Posts: 15; Member since: May 11, 2012

This doesn't add up... Sammobile's article states this about brightness: "The biggest improvement, however, is brightness. The Note 3 can achieve up to 400 nits of brightness in most conditions, on par with the best LCDs out there. Moreover, outdoors, the Note 3 can deliver a whopping 660 nits of brightness, 40 percent more than the Galaxy S4 and around 10 percent more than the iPhone 5s. The screen is less reflective, which helps outdoor visibility as well." Over here they state that gn3 outputs 300 nits opposed to 660 nits?

135. ahmadb4040

Posts: 7; Member since: Oct 10, 2013

dissapoint on you iphonearena shameeeeeeeeeeeeeeeee on you note 3 ftw .....

134. Trex95

Posts: 2397; Member since: Mar 03, 2013

SGS4 has better screen than Note 3 due to the higher pixels density and smaller screen size. I saw a review in YouTube about Note 3 screen made by XDA developer, he mentioned that screen on Note 3 isn't that great and SGS4 has better screen.

159. aydell2123

Posts: 16; Member since: Aug 28, 2013

Its got a lil higher ppi due to a .7" smaller ole lady has one..but make no mistake..I got my note 3..and its better in every way..low light..brightness..and color

132. xfire99

Posts: 1207; Member since: Mar 14, 2012

How can 640 x 1136 resolution score a 9? More like 7, since there are others with higher resolutions then IP5. Its about RESOLUTION and not how good display is. Highest resolution Smart phones: 1920 x 1080 = 10 1280 x 768 = 9 1280 x 720 = 8 1136 x 640 = 7 So I dont know how IP5S can get a 9 on resolution ranks?

131. surhans

Posts: 4; Member since: Oct 09, 2013

where is the sony "Triluminos screen", how could u forgot this, huh PA

129. R-vjn

Posts: 301; Member since: Jan 07, 2013

Gosh, finnally I can say that PA is spot on to something.
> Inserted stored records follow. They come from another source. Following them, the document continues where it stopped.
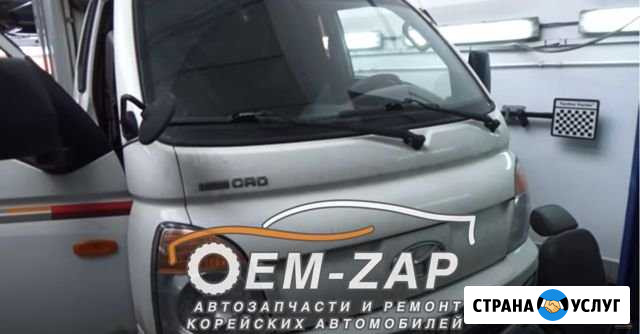 Замена и удаление свечей накала KIA hyundai Москва - изображение 1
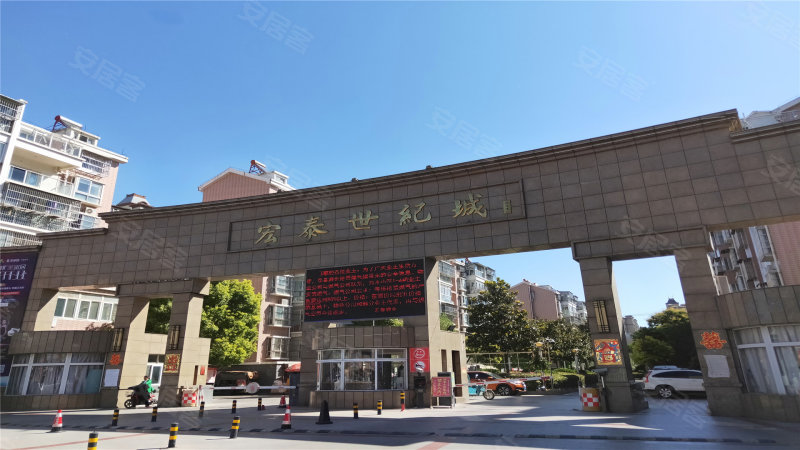 宏泰世纪城,建设南路,近奇石大道-宿州宏泰世纪城二手房,租房,房价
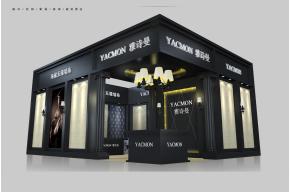 雅诗曼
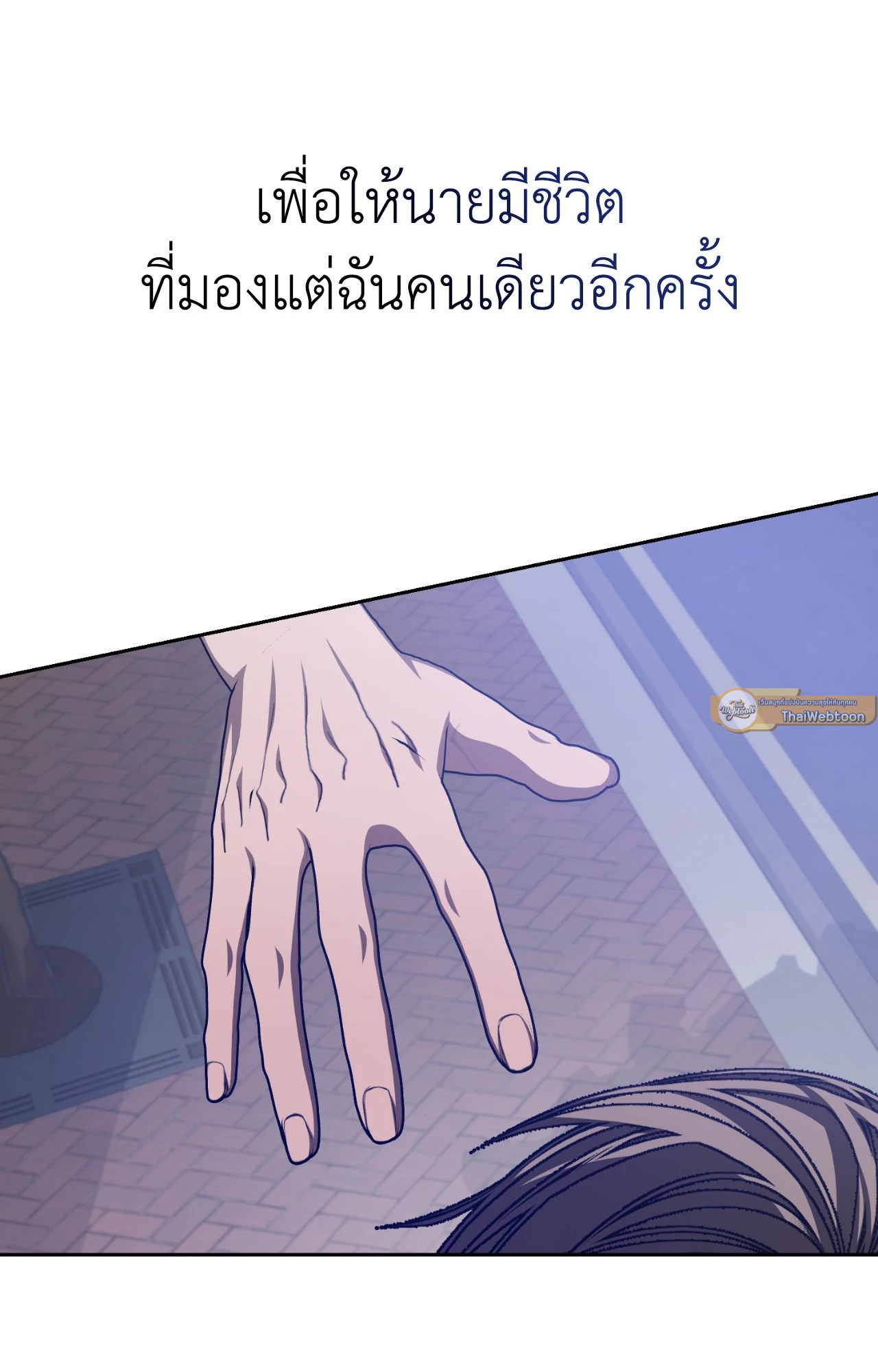 หน้า 72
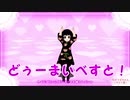 【MMD鬼徹】Vroidピーチ・マキちゃんでどぅーまいべすと！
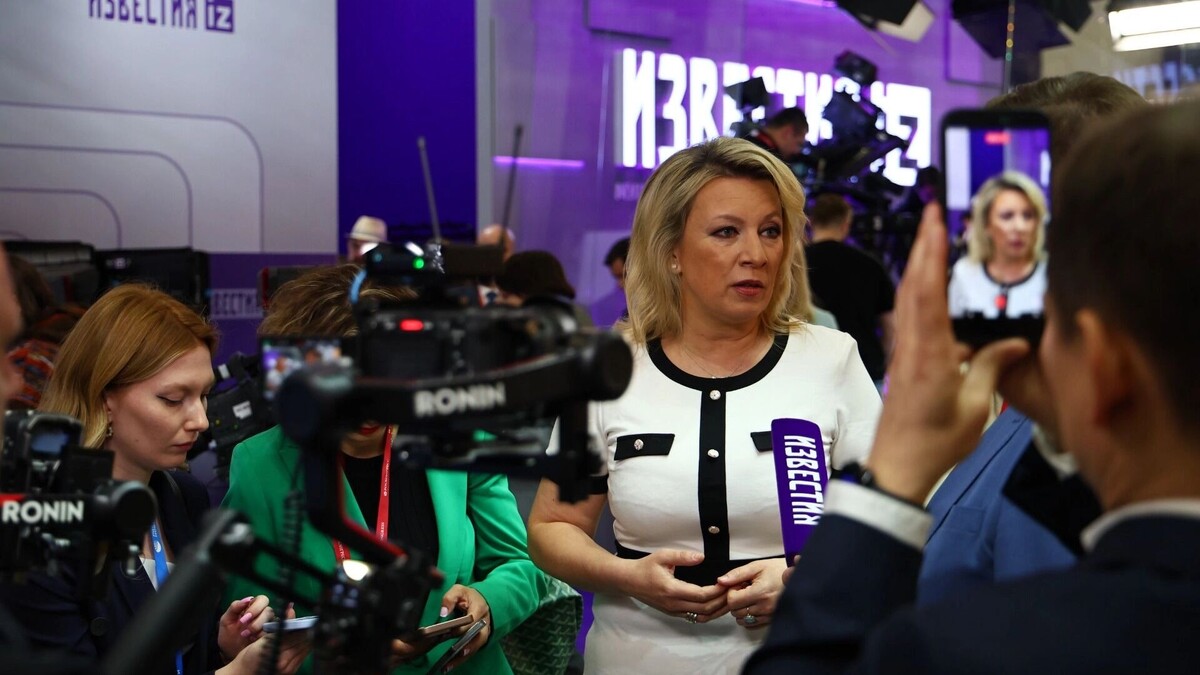   Мария Захарова: Западные страны выдают «лицензии» на убийство людей   Игорь Петров, МАЕР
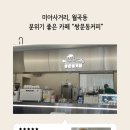 메디안약국 | 미아사거리 분위기 좋은 카페 &#34;쌍문동 커피&#34; 추천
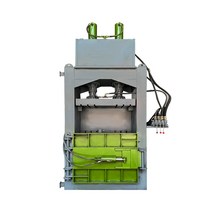 파지 압축기 유압 폐기물 캔 페트병 20톤 고물상, 8톤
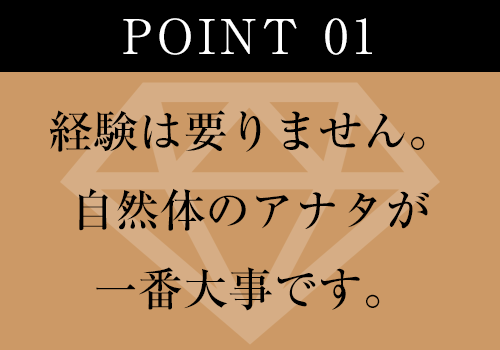 経験はいりません。自然体のアナタが一番大事です。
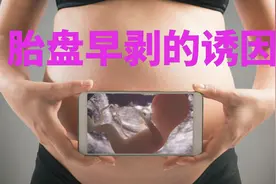 胎盘早剥的诱因视频封面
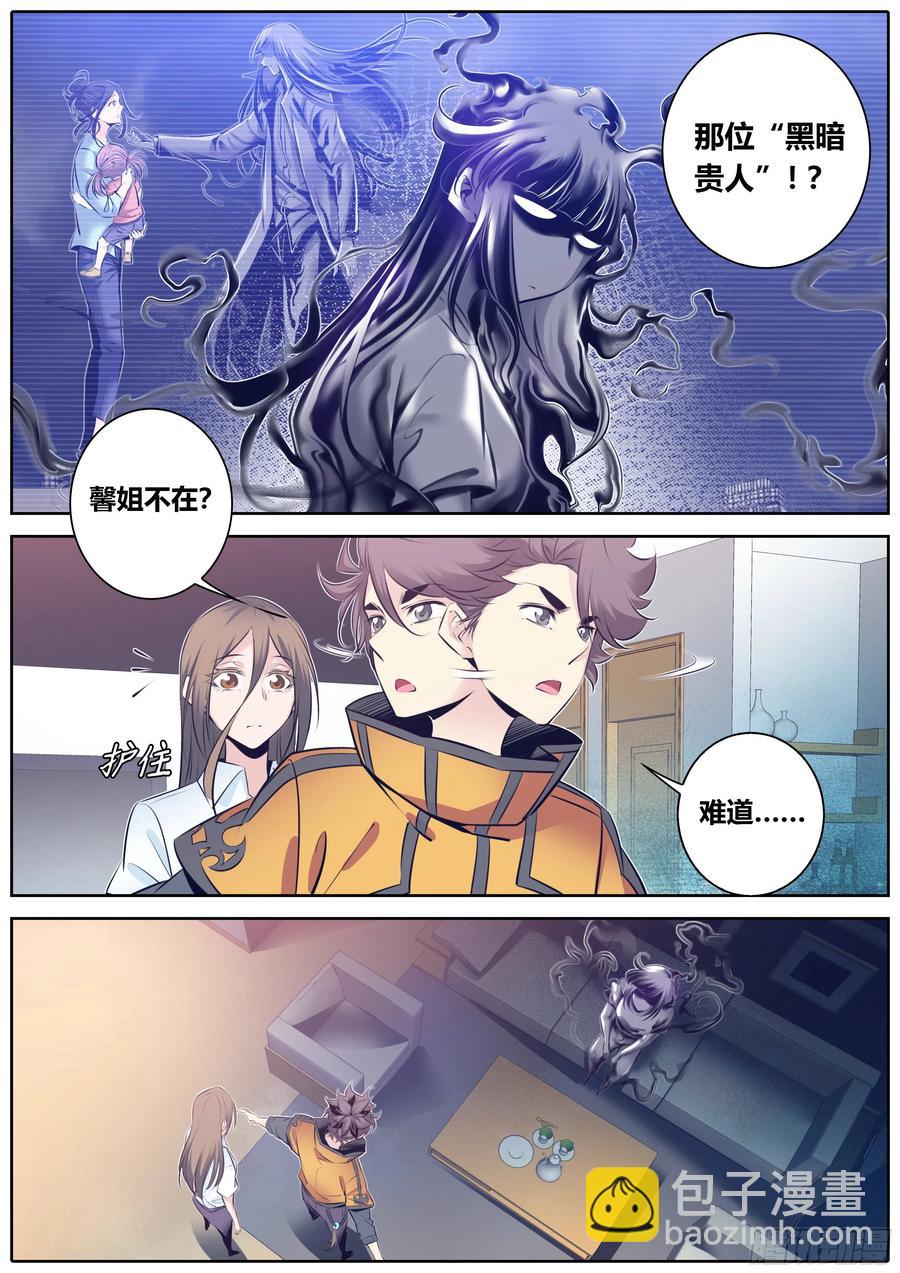 355.“黑暗贵人”来了3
The display on the Iphone 5s is just amazing, though its way smaller and lacks the resoultion, the calibration they do is just amazing. I would say even better than the HTC One and LG G2 while looking them side to side. AMOLED'S have always beeen too saturated for my taste, so thats out of the question. Also guys, please not that, I've never bought an iphone and I guess I'll never buy one because of my own reasons. (not because i hate them, but its just not my type of OS).

128. ntsiotinos

Posts: 17; Member since: Nov 18, 2011

What about battery life? I've heard that LCD's tend to go through batteries faster. I know that this will be a difficult test to do, given the varying screen sizes. The other advantage of AMOLED is that it can show information on just a portion of the screen without using up power for the whole screen (like the Moto X). I'm also surprised at the rating for brightness, as the Galaxy Note 3 has been widely praised for its low reflection and high brightness (see Lastly what about durability - I know that most people only use their phone for two years - but a lot of people pass their phones on to other members of their families.

* Some comments have been hidden, because they don't meet the discussions rules.